◆ **Passage given**

————————

2000: When the Masonic Home of ’12 Mighty Orphans’ went from all-white to all welcome

A crowd applauds after the Dr. Martin Luther King, Jr. Freeway sign unveiling ceremony at the Masonic Home Chapel in Fort Worth on Monday, January 15, 2007.
A crowd applauds after the Dr. Martin Luther King, Jr. Freeway sign unveiling ceremony at the Masonic Home Chapel in Fort Worth on Monday, January 15, 2007. Star-Telegram archives

That there’ll be a party Monday to celebrate Martin Luther King Jr. is not surprising.

The location is.

The neighbors are throwing a big party Monday at the old Masonic children’s home and school campus in southeast Fort Worth.

Call it a victory party.

Because for most of the home’s 107-year history, it was closed to its Black neighbors.

On the campus of a formerly all-white children’s home and public school, neighbors will gather in the chapel to commemorate Martin Luther King Jr.’s birthday and rededicate nearby U.S. 287 as the King Freeway.

“It shows how far we’ve come,” said retired state District Judge Maryellen Hicks. “But it also shows there’s still work to be done.”

I would like to tell you that the Masonic Home, Texas’ last legally sanctioned segregated school, opened its doors to all children in 1960.

But it wasn’t 1960.

Or 1970.

Or even 1990.

According to state accountability test records, the Masonic Home did not report admitting a Black child until 2000.

Sue Regian of Garland remembered.

Her late husband, Joe, was the school board president who urged Texas Masons to look outside their mostly white and Hispanic fraternal membership rolls and admit nonmembers’ children.

That desegregated the school, an effort funded with a combination of taxes and charity, for the first time since it had opened in 1899.

Regian recently read some of the hate mail her husband received.

“Some Masons didn’t want black people there,” she said.

“A lot of letters were really, really hateful. They said, ‘Masonic Home is going to the [n-word].’”

They didn’t say neighbors.

On Monday, the community will gather to mark King Day with a 1 p.m. ceremony in the home’s old chapel.

Fittingly, that chapel is dedicated to Joe Regian.

————————

◆ **Requests**
a. Check each statement against the Masonic Home column and answer yes or no, quoting the words that decide it: (i) The Masonic Home opened in 1899. (ii) The Masonic Home admitted its first Black child in 1960. (iii) The King Day ceremony is set for 1 p.m. in the home's old chapel.
b. Rewrite the Masonic Home column between "Her late husband, Joe, was" and "her husband received.", inclusive, substituting "angry letters" for "hate mail".

◆ **Data block**
————————

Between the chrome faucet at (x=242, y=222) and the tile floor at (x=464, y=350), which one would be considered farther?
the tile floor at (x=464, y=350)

————————

◆ **Answers to each task**
a.
(i) Yes: "for the first time since it had opened in 1899."
(ii) No: "the Masonic Home did not report admitting a Black child until 2000."
(iii) Yes: "with a 1 p.m. ceremony in the home’s old chapel."

b.
Her late husband, Joe, was the school board president who urged Texas Masons to look outside their mostly white and Hispanic fraternal membership rolls and admit nonmembers’ children.

That desegregated the school, an effort funded with a combination of taxes and charity, for the first time since it had opened in 1899.

Regian recently read some of the angry letters her husband received.